━━ TEXTE FOURNI
Nathalie Rech est doctorante en histoire américaine à l’Université du Québec à Montréal. Ses recherches portent sur le Louisiana State Penitentiary, situé à Angola, entre 1901 et 1961. Elle s’intéresse plus particulièrement aux expériences des femmes africaines-américaines incarcérées dans cette prison parfois désignée comme étant « la pire prison aux États-Unis ». Le 27 janvier dernier, elle a accordé cet entretien à Julie Francoeur, membre étudiante du CHRS, dans lequel elle nous fait part de ses recherches doctorales, du système carcéral américain et de sa posture historienne face à ce sujet sensible.
Julie Francoeur (JF) : Où en êtes-vous dans votre parcours académique?
Nathalie Rech (NR) : Je rédige présentement ma thèse de doctorat. Mon directeur principal est Greg Robinson, à l’UQAM, spécialiste d’histoire américaine. Ma codirectrice, Talitha LeFlouria, est à Austin au Texas. Elle est spécialiste de l’incarcération des femmes africaines-américaines; elle-même est Africaine-Américaine. Elle a publié en 2015 sa thèse sur le système de louage des prisonniers.ères en Géorgie au XIXe siècle, après la fin de l’esclavage (pour en savoir plus sur les travaux de Talitha LeFlouria).
JF : Comment en êtes-vous venue à vous intéresser à l’histoire des prisons, et plus précisément au pénitencier d’Angola en Louisiane?
NR : Avant d’être étudiante en histoire, j’ai eu une carrière dans le milieu communautaire au Québec, en défense de droits. J’ai entre autres travaillé en itinérance pendant plusieurs années, donc j’ai côtoyé des gens qui avaient été détenus. J’ai aussi travaillé avec des personnes issues de l’immigration, ce qui m’a permis de mieux comprendre les enjeux de racisme systémique. En 2014, j’ai commencé à travailler sur une bande dessinée avec ma meilleure amie, qui est illustratrice et professeure de français aux États-Unis. Je suis tombée sur un roman qui parlait d’une tenancière de bordel à La Nouvelle-Orléans au tournant du XXe siècle. En fouillant un peu sur le sujet, nous avons décidé de travailler ensemble sur un roman graphique et de s’intéresser à une personne en particulier qui s’appelle Lulu White, qui était une des femmes les plus riches de La Nouvelle-Orléans à l’époque, puisqu’elle avait un bordel de luxe dans le Red Light. Elle profitait d’une niche particulière dans le marché du commerce du sexe: celle des femmes noires, mais claires de peau. À l’époque, il y avait tout un intérêt des hommes blancs pour ces femmes, intérêt qui remontait à la période de l’esclavage. C’est donc ce fantasme très particulier que Lulu White a exploité dans son bordel et qui lui a permis de faire fortune. Elle a perdu sa fortune par après; histoire rocambolesque, évidemment.
━━━━
━━ ENTRÉES PRÉSENTÉES
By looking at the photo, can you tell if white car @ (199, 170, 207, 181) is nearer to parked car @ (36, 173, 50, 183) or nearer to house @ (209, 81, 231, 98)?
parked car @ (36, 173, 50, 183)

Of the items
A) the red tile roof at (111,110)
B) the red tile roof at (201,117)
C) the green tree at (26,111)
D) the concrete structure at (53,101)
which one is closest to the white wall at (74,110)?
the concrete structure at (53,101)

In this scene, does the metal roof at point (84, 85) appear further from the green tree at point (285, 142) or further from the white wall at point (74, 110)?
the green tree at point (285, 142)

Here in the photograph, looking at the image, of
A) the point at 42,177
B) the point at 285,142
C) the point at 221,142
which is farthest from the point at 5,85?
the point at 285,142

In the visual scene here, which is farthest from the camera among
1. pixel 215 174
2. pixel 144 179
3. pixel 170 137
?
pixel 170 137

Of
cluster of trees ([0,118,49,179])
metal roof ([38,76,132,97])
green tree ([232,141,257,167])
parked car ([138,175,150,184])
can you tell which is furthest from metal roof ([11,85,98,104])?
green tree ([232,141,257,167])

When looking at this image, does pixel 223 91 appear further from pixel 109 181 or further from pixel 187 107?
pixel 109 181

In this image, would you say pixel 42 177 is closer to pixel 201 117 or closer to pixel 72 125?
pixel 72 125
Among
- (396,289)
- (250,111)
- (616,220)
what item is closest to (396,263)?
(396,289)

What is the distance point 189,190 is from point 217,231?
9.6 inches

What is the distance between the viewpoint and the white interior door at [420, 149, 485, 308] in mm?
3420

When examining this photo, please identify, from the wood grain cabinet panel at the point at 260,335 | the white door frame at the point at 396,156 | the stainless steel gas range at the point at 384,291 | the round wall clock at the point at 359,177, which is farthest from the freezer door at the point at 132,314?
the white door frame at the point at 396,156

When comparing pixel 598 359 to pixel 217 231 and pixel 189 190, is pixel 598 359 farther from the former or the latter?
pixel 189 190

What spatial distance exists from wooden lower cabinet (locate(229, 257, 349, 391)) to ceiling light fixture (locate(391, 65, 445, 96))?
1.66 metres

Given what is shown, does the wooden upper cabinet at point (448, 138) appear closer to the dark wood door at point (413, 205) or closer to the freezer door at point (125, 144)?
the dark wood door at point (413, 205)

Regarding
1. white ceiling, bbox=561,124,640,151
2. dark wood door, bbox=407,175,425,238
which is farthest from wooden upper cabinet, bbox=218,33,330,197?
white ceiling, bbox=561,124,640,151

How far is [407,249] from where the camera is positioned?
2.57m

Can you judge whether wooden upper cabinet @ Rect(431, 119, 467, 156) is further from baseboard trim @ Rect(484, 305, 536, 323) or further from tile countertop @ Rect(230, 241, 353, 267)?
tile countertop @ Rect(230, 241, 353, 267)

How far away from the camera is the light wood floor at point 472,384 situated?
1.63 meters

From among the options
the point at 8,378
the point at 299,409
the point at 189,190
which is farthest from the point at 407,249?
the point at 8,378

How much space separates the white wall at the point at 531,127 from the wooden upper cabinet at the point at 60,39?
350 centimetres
━━━━
▶ À COMPLÉTER:
1. Pouvez-vous extraire de l'entretien avec Nathalie Rech le passage qui commence à « Nathalie Rech est » et se termine à « ce sujet sensible. » ?
2. D'après l'entretien avec Nathalie Rech :
(a) Qui est le directeur principal de sa thèse ?
(b) Sur quelle période portent ses recherches sur le Louisiana State Penitentiary ?
(c) En quelle année a-t-elle commencé à travailler sur une bande dessinée ?
3. Pourriez-vous poursuivre l'entretien avec Nathalie Rech à partir de l'endroit où il s'arrête ?
Les enregistrements n'ont aucun rôle à jouer ici.

▶ RÉPONSES:
1.
Nathalie Rech est doctorante en histoire américaine à l’Université du Québec à Montréal. Ses recherches portent sur le Louisiana State Penitentiary, situé à Angola, entre 1901 et 1961. Elle s’intéresse plus particulièrement aux expériences des femmes africaines-américaines incarcérées dans cette prison parfois désignée comme étant « la pire prison aux États-Unis ». Le 27 janvier dernier, elle a accordé cet entretien à Julie Francoeur, membre étudiante du CHRS, dans lequel elle nous fait part de ses recherches doctorales, du système carcéral américain et de sa posture historienne face à ce sujet sensible.

2.
(a) Greg Robinson
(b) De 1901 à 1961
(c) En 2014

3.
Mon intérêt pour le parcours de cette femme m’a menée à lire énormément sur la prostitution, sur La Nouvelle-Orléans, sur la Louisiane et sur les rapports interraciaux. Je m’intéressais déjà depuis longtemps à la question du racisme et particulièrement du racisme anti-Noirs. Dans ma carrière précédente, j’ai beaucoup travaillé avec des personnes migrantes, notamment beaucoup de personnes qui venaient des Caraïbes. Ça faisait longtemps que je pensais à réfléchir davantage à ces questions, mais je ne savais pas très bien comment le faire. Pendant plusieurs années, j’ai fait des recherches sur ces sujets en demandant à mes ami.e.s qui étaient aux études de me sortir des bouquins de l’université parce que je n’avais pas accès aux bibliothèques. À un moment donné, un ami qui était dans le même milieu que moi a commencé son doctorat en histoire à Concordia. Je lui ai posé plein de questions et l’année suivante, j’étais inscrite à l’UQAM! Je voulais continuer à travailler sur le tournant du XXe siècle en Louisiane parce que je trouvais que c’était une période très intéressante. Entre-temps, j’étais allée à La Nouvelle-Orléans et j’avais adoré ça. J’avais envie d’y retourner et, surtout, je m’intéressais aux femmes africaines-américaines. La transition vers le milieu carcéral s’est faite assez naturellement parce que Lulu White a été judiciarisée pendant toutes ces années où elle a été travailleuse du sexe et/ou tenancière de bordel. Elle a même fait un séjour en prison. Elle a eu une peine fédérale et a été incarcérée en Oklahoma parce qu’il n’y avait pas encore de pénitencier fédéral féminin (le premier a ouvert en Virginie en 1927).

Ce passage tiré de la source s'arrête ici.